Fall is a great time to plant many trees and shrubs in the landscape. Tree and shrub roots are growing more actively with fall rains and cooler temperatures. The weather makes it easier for you to work outside, too. Many trees and shrubs are available for purchase in advance of winter, so now is the time to consider planting shrubs, fruit, flowering and shade trees. Here are some tips on selecting and planting your tree or shrub this fall:

883Shopping for Plants: For for trees and shrubs in containers, look for healthy plants with no broken branches or nicks on the trunks. Make sure container plants aren’t rootbound. For trees that are balled and burlapped, rock the tree back and forth. If the tree moves independently of the rootball, then the tree roots may not have penetrated the rootball and the tree may not transplant well into your yard.

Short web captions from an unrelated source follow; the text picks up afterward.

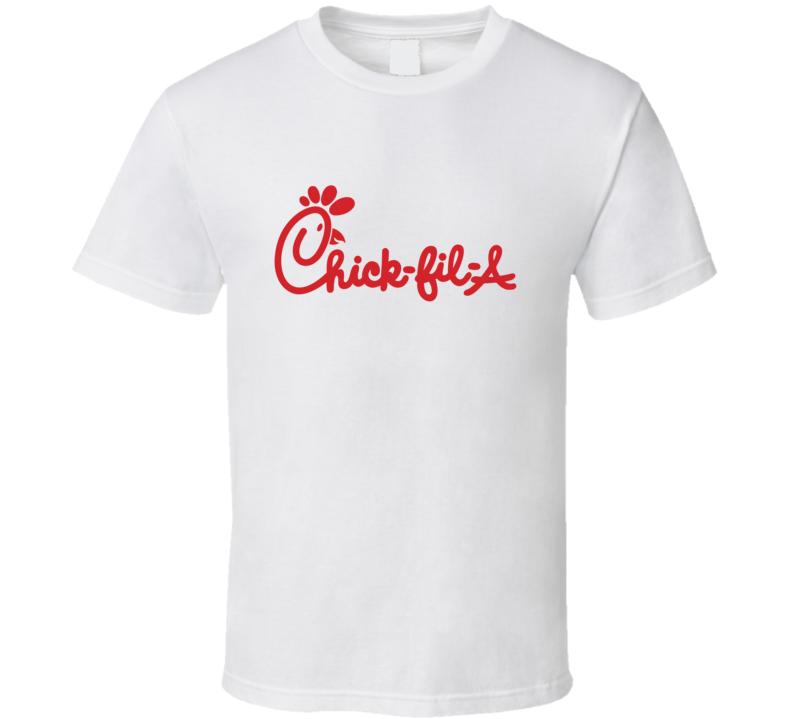 Chick Fil A Fan T Shirt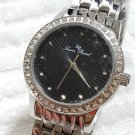 Lucien Piccard Monte Velan Silver Tone Black Dial Watch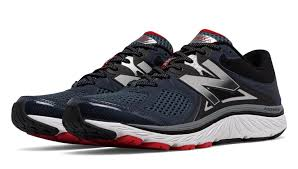 Red Barn Shoes New Balance Shoe U0026 Sneaker Barn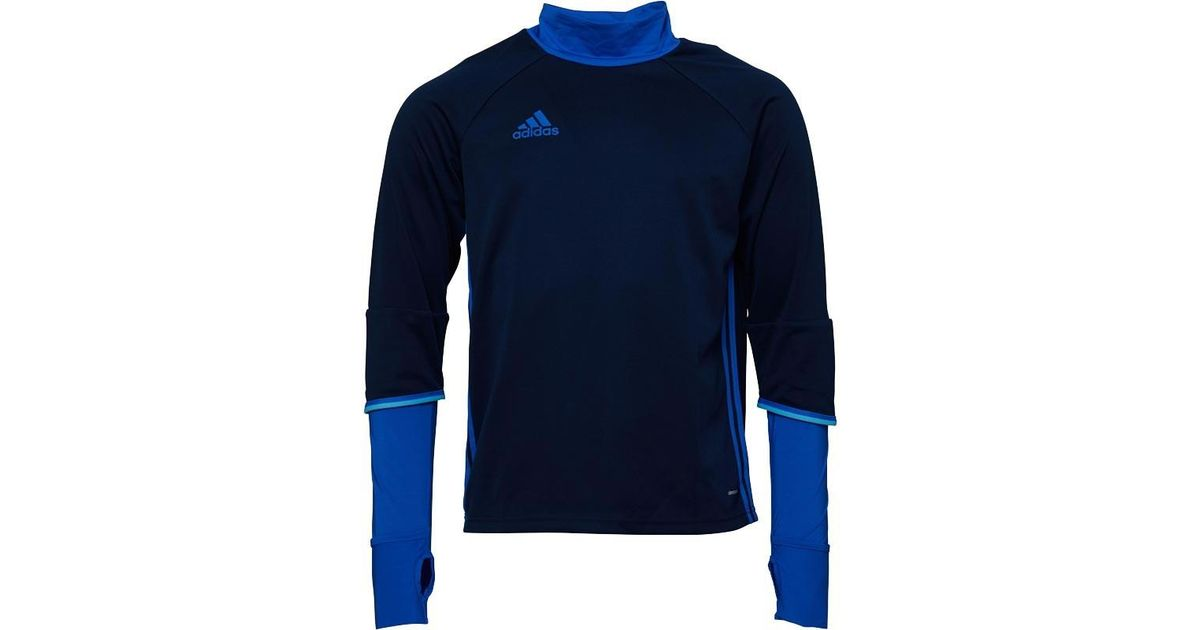 adidas Condivo 16 Long Sleeve Football Herren Training Top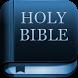 World English offline Bible by Stephen Maingi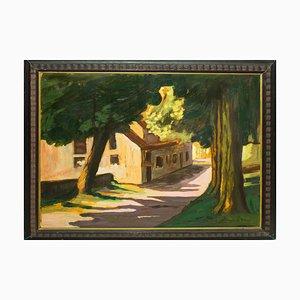 Landscape with House (Villa Borghese) - Oil on Table by Giorgio de Vincenzi 1928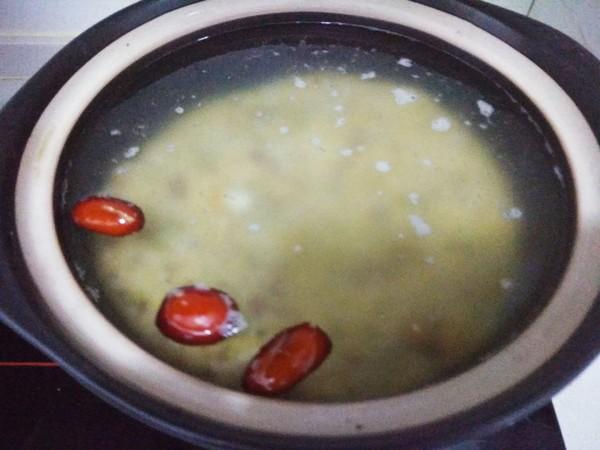 五谷米粥的家常做法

The Right Site: Find the right site for your plant, making sure it will have enough room to grow. Look at the ultimate size of the tree and shrub and imagine it in that location in five to ten years. Once you have found a well-drained site with the proper amount of sun, it’s time to plant.

Proper Planting: Dig your hole twice as wide as the rootball of your plant and only as deep as the rootball. Loosen the soil in the bottom lightly and on the sides of the hole. Add 1/3 organic compost, or other similar soil amendment, to 2/3 existing soil. By using 2/3 of the existing soil the roots will grow to the native soil and not stay in the planting hole. Water with Fertilome Root Stimulator as you backfill the hole with soil. Create a low moat around the drip line of the tree or shrub to collect water and mulch. Add 2-3 inches of Pine Bark Mulch to protect from freezing this winter, to moderate soil temperatures next spring, to retain moisture next summer and to keep weed eaters from damaging tree trunks.